Momentum is growing around the world to keep our warming planet cool. But we face an ecological crisis too.
In May, the Intergovernmental Science-Policy Platform on Biodiversity and Ecosystem Services (IPBES) published the most comprehensive study of life on Earth. It found that one million species face extinction – that is more than 12 percent of known life on earth.
Ecosystems are collapsing and we are on track to destroy the natural infrastructure on which our world depends.
Planet SOS explores the tension between prosperity and protection as the government in Niger opens up access to its oil reserves within a protected national park.
Al Jazeera’s Latin America editor reports from one of the most biologically-diverse places on Earth, Brazil’s Amazon rainforest, and speaks with those risking their lives to protect it including indigenous leader Kurikindi from the Nina Amarun community in the Ecuadorian Amazon.

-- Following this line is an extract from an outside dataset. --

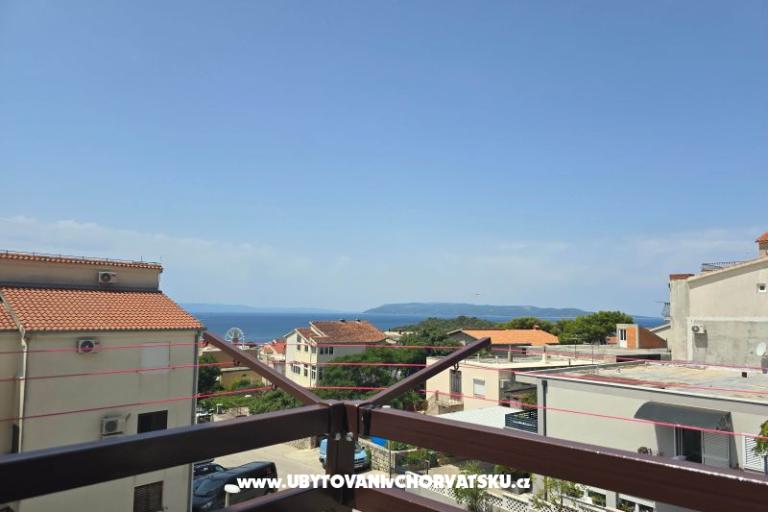 Appartamento Antonia – foto 11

Planet SOS is also focused on proposed solutions to the ecological crisis.
We travel to Rwanda where innovative ideas and carefully-controlled tourism are helping to revive the numbers of critically-endangered mountain gorillas.
And with just two ageing northern white rhinos left on the planet, we go to the United States where advances in science and technology offer the possibility for these creatures to once again roam free in the wild.
And finally, we talk to our Science and Technology editor Mereana Hond about what we can all do to protect the natural world.